● **Short web captions**
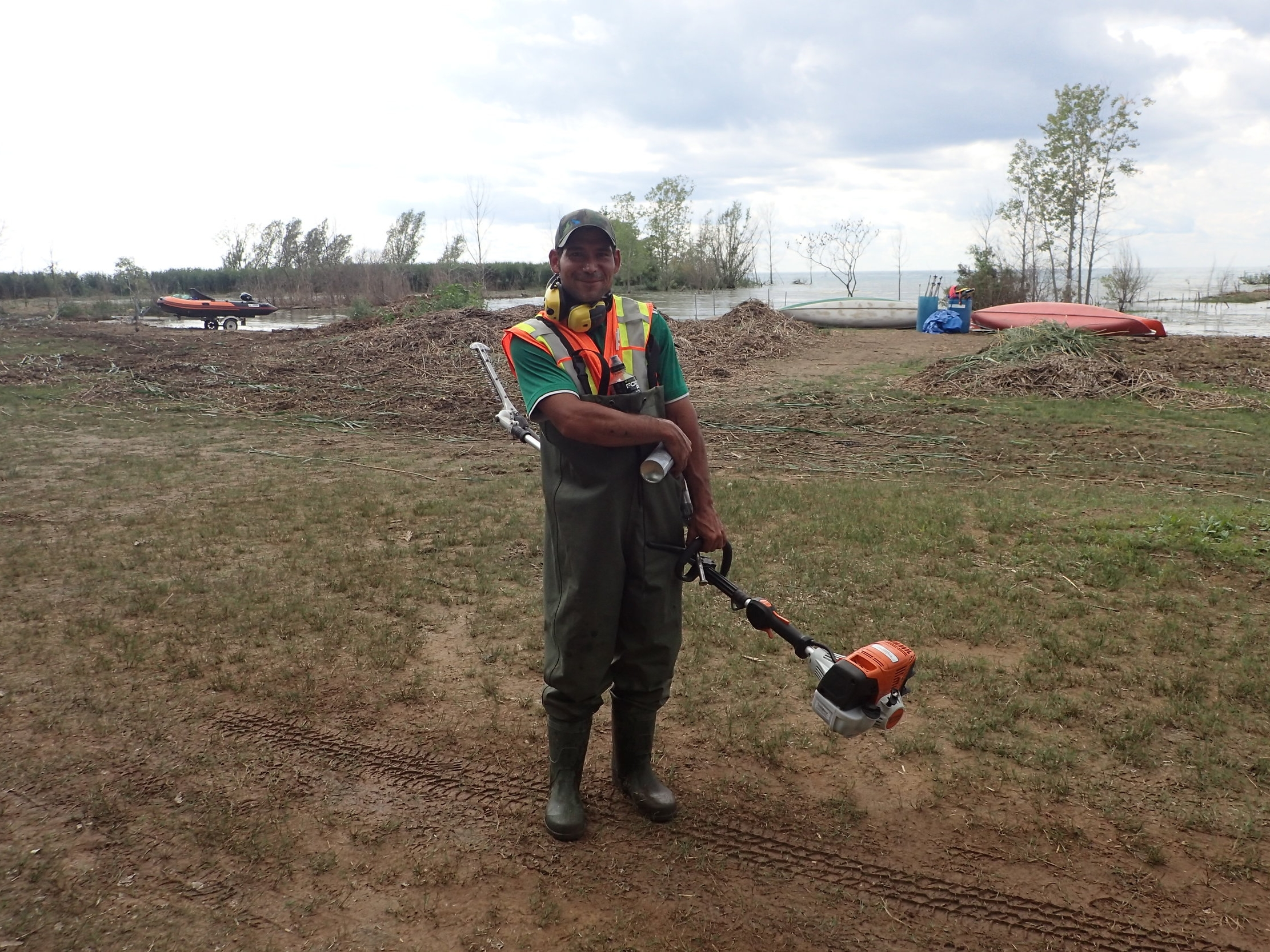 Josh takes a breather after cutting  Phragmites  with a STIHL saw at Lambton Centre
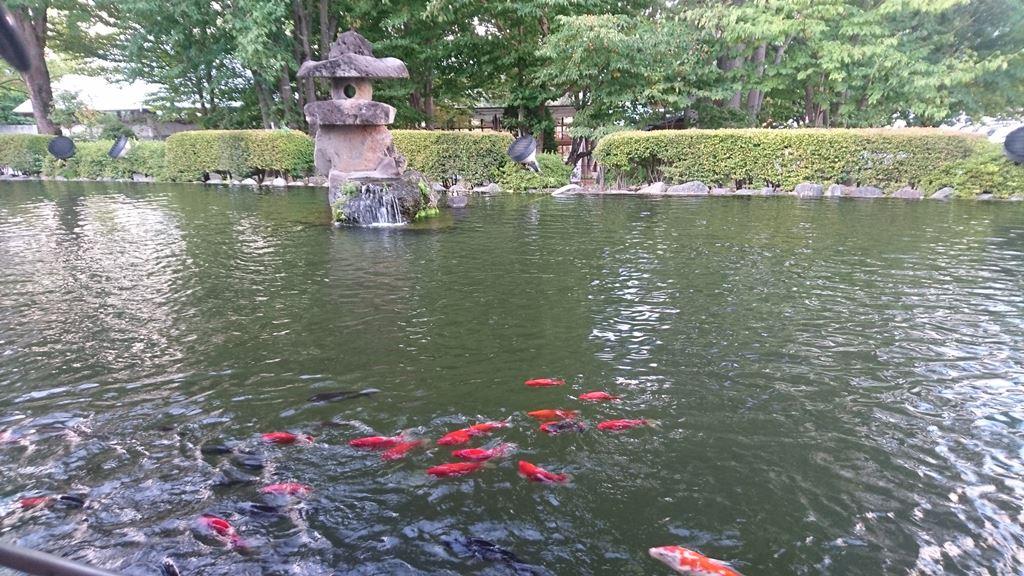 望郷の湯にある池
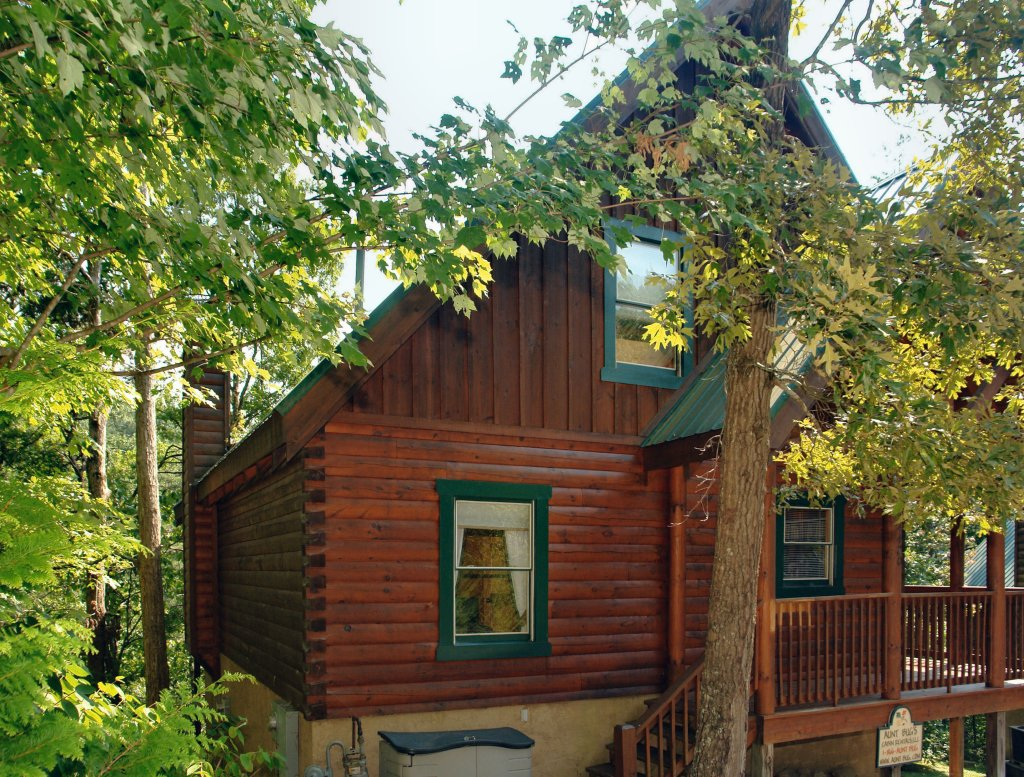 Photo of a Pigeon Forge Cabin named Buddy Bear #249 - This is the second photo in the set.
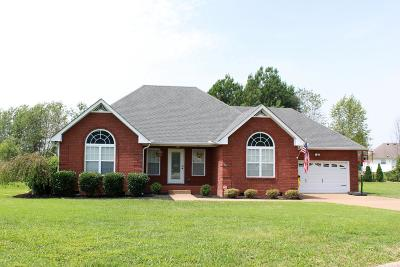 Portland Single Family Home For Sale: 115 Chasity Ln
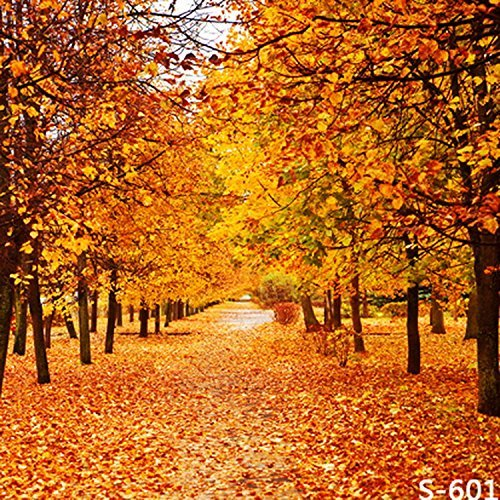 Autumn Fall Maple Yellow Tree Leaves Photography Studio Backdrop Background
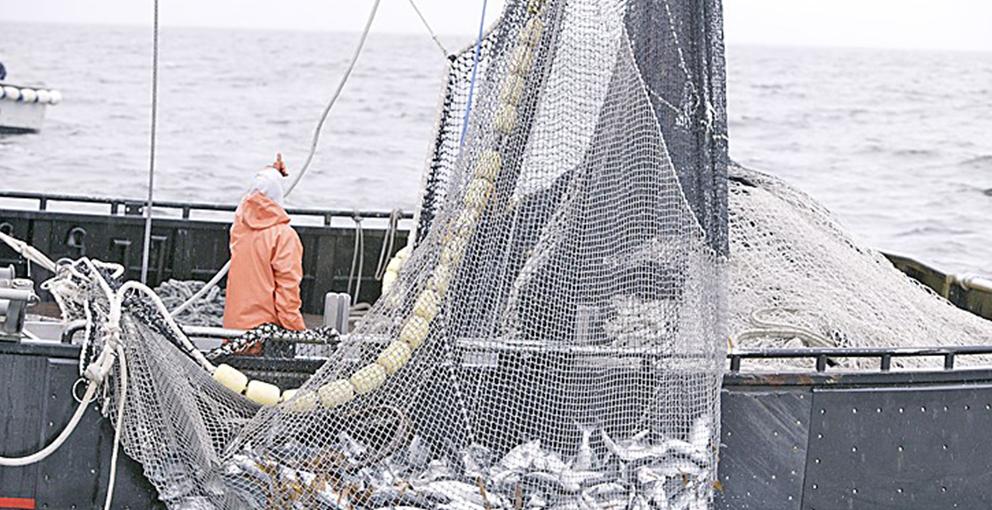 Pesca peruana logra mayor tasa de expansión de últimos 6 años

● **Exercise description**
Leave out every picture, and write out exactly the lines from the one with "Portland Single Family" through the end of the records above, both ends included.

● **Written answer**
 Portland Single Family Home For Sale: 115 Chasity Ln
 Autumn Fall Maple Yellow Tree Leaves Photography Studio Backdrop Background
 Pesca peruana logra mayor tasa de expansión de últimos 6 años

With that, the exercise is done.